Le Devoir, mardi le 3 avril 2018.
La ville de Québec peut-elle s’offrir le luxe d’un « troisième lien » en plus d’un tramway? Pas vraiment. Le succès du nouveau réseau de transport en commun de la Capitale passe par l’abandon du projet de construction d’un nouveau pont.
La ville de Québec peut-elle s’offrir le luxe d’un « troisième lien » en plus d’un tramway? Pas vraiment. Le succès du nouveau réseau de transport en commun de la Capitale passe par l’abandon du projet de construction d’un nouveau pont.
Transport collectif
Il n’y a rien de vraiment surprenant à ce que les autorités
publiques aient d’abord choisi d’investir dans le transport en commun plutôt
que dans un troisième lien. On a pu observer ailleurs que la multiplication des
ponts ne faisait que repousser les problèmes de congestion.
Bien que la plupart des spécialistes conviennent qu’à long terme le transport en commun est une option de mobilité urbaine plus prometteuse, encore faut-il qu’il soit utilisé à sa juste mesure.
Or, l’achalandage dans les transports en commun opérés par le Réseau
de transport de la Capitale (RTC) a toujours été famélique. Un désintérêt
attribuable, semble-t-il, à un service désuet et peu efficace.
Le tramway annoncé en grande pompe changera-t-il la donne? Les études montrent que si les tramways améliorent le confort des usagers, ils n’augmentent pas automatiquement l'achalandage.
Du reste, outre un sondage SOM qui nous révèle que le
projet suscite l’adhésion d’une partie de la population de Québec, nous avons
peu d’indices nous laissant croire que les usagers afflueront vers le tramway.
Concurrence de l’automobile
Le succès du futur tramway de Québec repose donc sur sa capacité à concurrencer l’automobile, en faisant migrer les automobilistes de la région de Québec vers le nouveau réseau de transport en commun.
Une chose est claire toutefois, il sera impossible d’attirer des automobilistes
dans ce nouveau réseau si on continue à subventionner l’automobile.
Là où le bât blesse, c’est quand des politiciens prétendent que le
dossier du troisième lien est indépendant du tramway et qu’ils promettent de réaliser
les deux de front.
Dans la mesure où la congestion des ponts est le seul frein à son usage (une
tarification indirecte), la construction d’un nouveau lien rapide et gratuit saperait
inévitablement l’intérêt de l’usager des ponts à migrer vers le nouveau réseau
de transport en commun.
Pire encore, on inciterait le résident de Québec à déménager sur la rive
sud pour économiser sur la prix du sol, et à privilégier l’automobile pour ses
déplacements.

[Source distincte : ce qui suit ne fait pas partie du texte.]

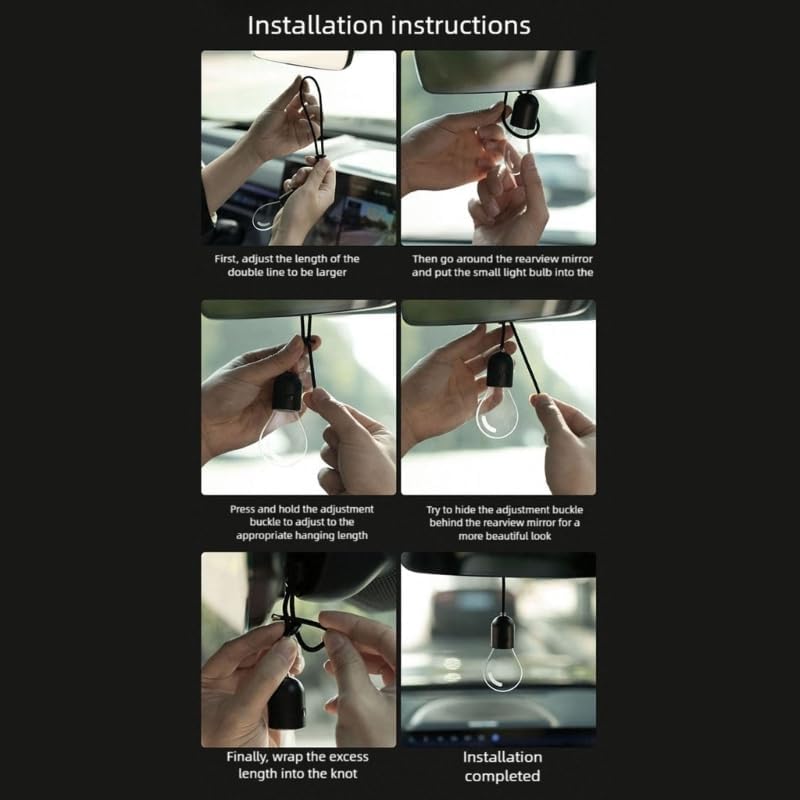 Installation instructions

First, adjust the length of the double line to be larger

Then go around the rearview mirror and put the small light bulb into the

Press and hold the adjustment buckle to adjust to the appropriate hanging length

Try to hide the adjustment buckle behind the rearview mirror for a more beautiful look

Finally, wrap the excess length into the knot

Installation completed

Du moins, jusqu'à ce que ce
nouveau lien soit lui-même saturé…
Essaimage
Nous n’avons plus les moyens d’essaimer les subventions à caractère
électoraliste dans les ponts et chaussées. Il faut dorénavant introduire un peu
de cohérence dans les investissements publics. Il est également temps d’assumer
ses choix d’investissements. Les politiciens ne doivent plus détruire de la
main gauche ce que d’autres tentent de bâtir de la droite.
Maintenant qu’ils ont décidé de privilégier le tramway, nos
décideurs publics doivent faire en sorte que cet investissement de 3 milliards $
ne soit pas jeté par les fenêtres. Il faut en conséquence privilégier son interconnexion
avec la rive sud, renoncer à la construction du troisième lien et s’assurer que
le subventionnement du réseau routier de la Capitale n’incite pas à la
désertification du futur réseau de transport en commun.
Le tramway n’a peut-être pas la réputation d’être le plus efficace
des moyens de transport collectif, mais nos élus doivent avoir la décence de ne
pas en faire un fiasco avant même sa construction.